Work required: Arrange the items below as a Markdown table with two columns, Row and Line, giving each line of text its row number and skipping any blank lines. Leave the pictures out of your answer.

Records for this task:
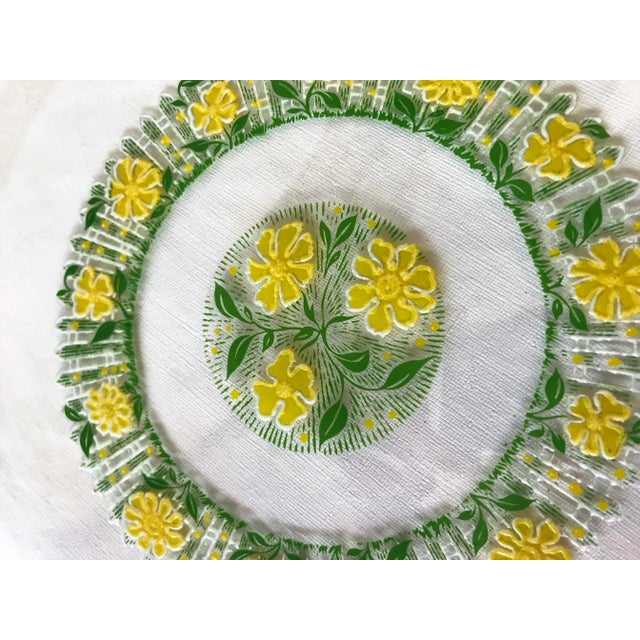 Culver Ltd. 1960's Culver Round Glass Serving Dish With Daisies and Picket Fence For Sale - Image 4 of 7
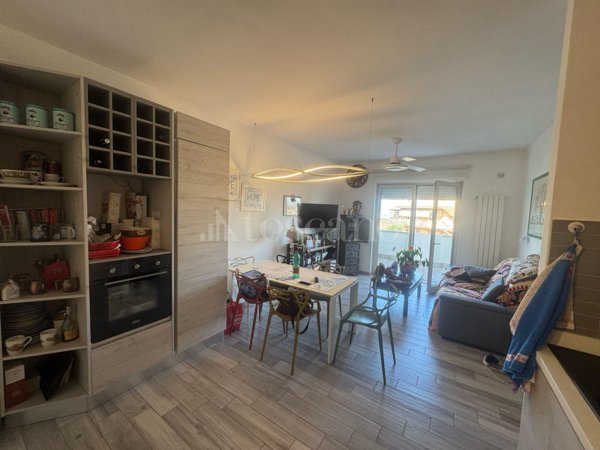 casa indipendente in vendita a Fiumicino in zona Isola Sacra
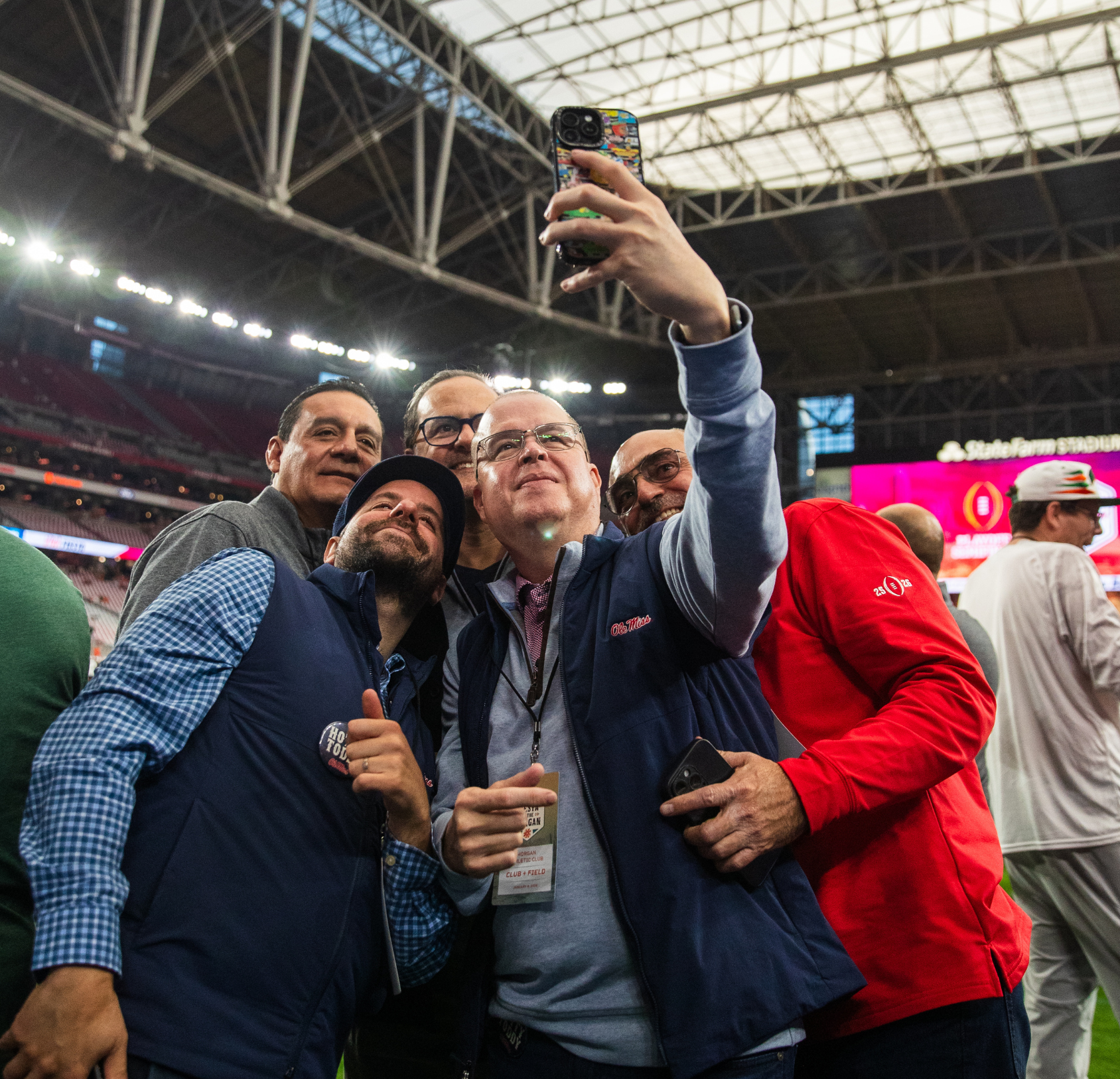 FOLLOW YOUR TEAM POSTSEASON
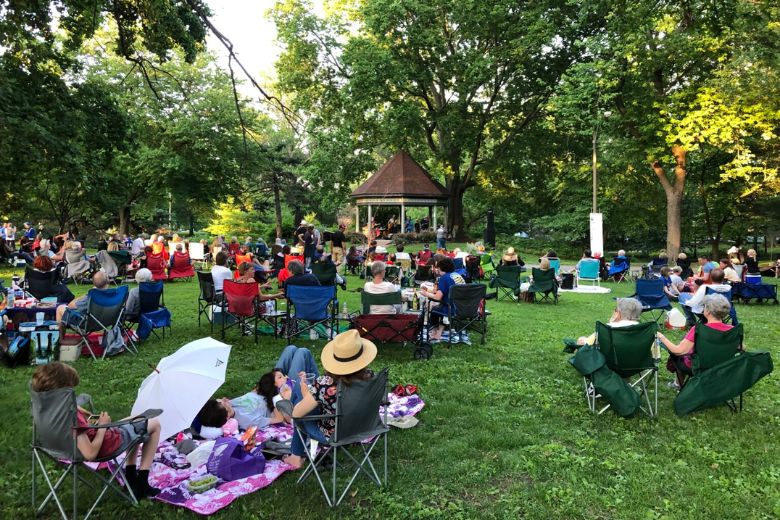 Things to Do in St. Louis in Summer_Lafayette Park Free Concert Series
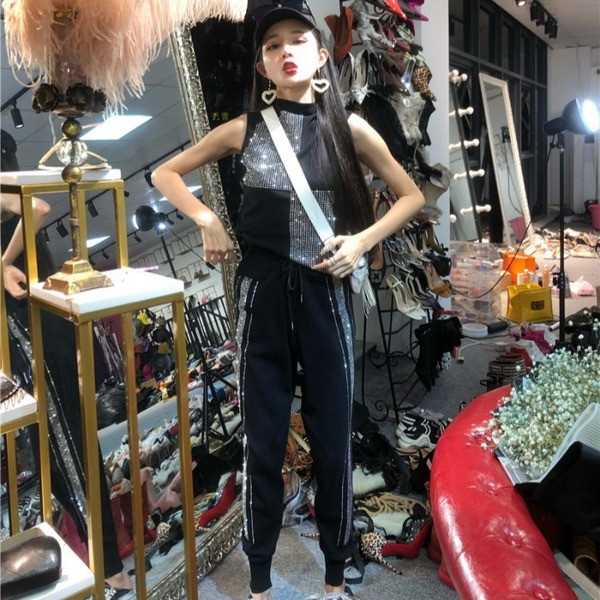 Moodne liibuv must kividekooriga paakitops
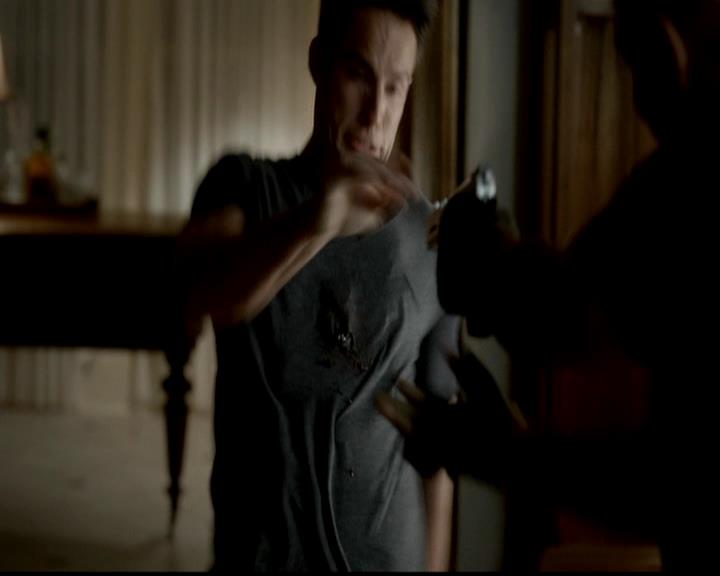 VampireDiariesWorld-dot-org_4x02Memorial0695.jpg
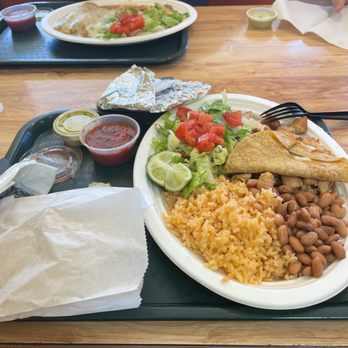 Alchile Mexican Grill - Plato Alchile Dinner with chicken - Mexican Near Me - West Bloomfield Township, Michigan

Response to this exercise:
| Row | Line |
|---|---|
| 1 |  Culver Ltd. 1960's Culver Round Glass Serving Dish With Daisies and Picket Fence For Sale - Image 4 of 7 |
| 2 |  casa indipendente in vendita a Fiumicino in zona Isola Sacra |
| 3 |  FOLLOW YOUR TEAM POSTSEASON |
| 4 |  Things to Do in St. Louis in Summer_Lafayette Park Free Concert Series |
| 5 |  Moodne liibuv must kividekooriga paakitops |
| 6 |  VampireDiariesWorld-dot-org_4x02Memorial0695.jpg |
| 7 |  Alchile Mexican Grill - Plato Alchile Dinner with chicken - Mexican Near Me - West Bloomfield Township, Michigan |